Nei tre giorni successivi organizzammo, dal Plaza, la vigilanza alla famiglia di Berlinguer e ai dirigenti accorsi, a partire da Giancarlo Pajetta. Si trattava di accompagnarli all’ospedale, in attesa di notizie. Ma i bollettini erano negativi, e noi tutti sapevamo che oramai era solo una questione di giorni, o di ore. La sera, quando gli ospiti riposavano in albergo, andavamo alle Feste dell’Unità in provincia, rendendoci conto dell’enorme impatto che questo accadimento aveva non solo nel Partito, ma nella società.

Poi giunse la fine, l’11 giugno. Sapevamo che sarebbe arrivata. Tutti si spostarono all’ospedale Civile. Anch’io vi misi piede, per la prima volta in quei giorni. Ricordo, al fondo di un lungo corridoio prima della terapia intensiva dove Berlinguer si trovava dopo l’operazione, il fotogramma dell’abbraccio tra l’altissimo Ugo Pecchioli e Pietro Ingrao, più basso, scoppiati a piangere, l’uno nelle braccia dell’altro. E poi il corteo per l’aeroporto di Tessera che accompagnava il feretro, tra due ininterrotte ali di folla, e i funerali a Piazza San Giovanni.

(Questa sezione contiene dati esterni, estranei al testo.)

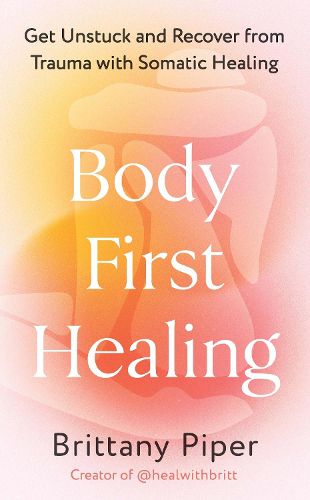 Cover image for Body First Healing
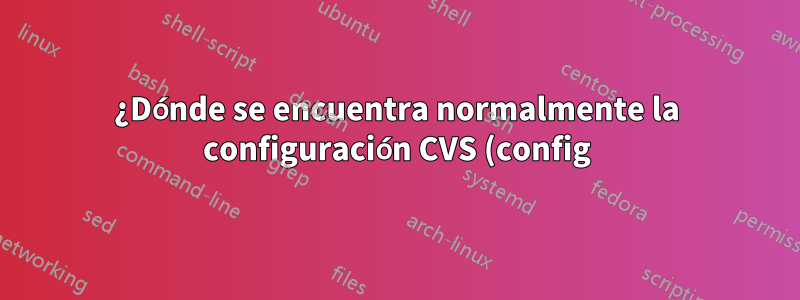¿Dónde se encuentra normalmente la configuración CVS (config) en FreeBSD?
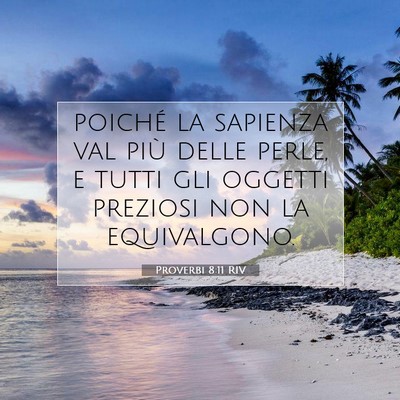 Proverbi 8:11 Versetto della Bibbia Spiegato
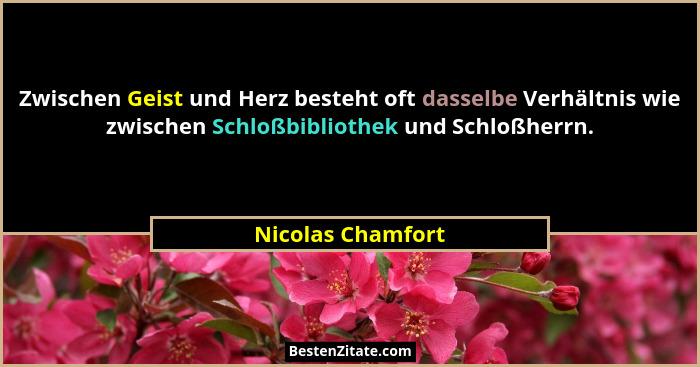 Zwischen Geist und Herz besteht oft dasselbe Verhältnis wie zwischen Schloßbibliothek und Schloßherrn.... - Nicolas Chamfort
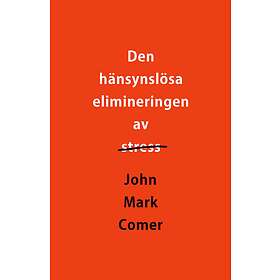 John Mark Comer: Den hänsynslösa elimineringen av stress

In pochi minuti, il 7 giugno, si era consumata non solo la vita di un leader ancora giovane, ma il suo tentativo più coraggioso di ripensare la sinistra come forza critica del capitalismo, oltre le esperienze comuniste e socialdemocratiche del Novecento. Quell’ultimo Berlinguer, che quarant’anni dopo è quello più fecondo per pensare a una sinistra del tempo nuovo.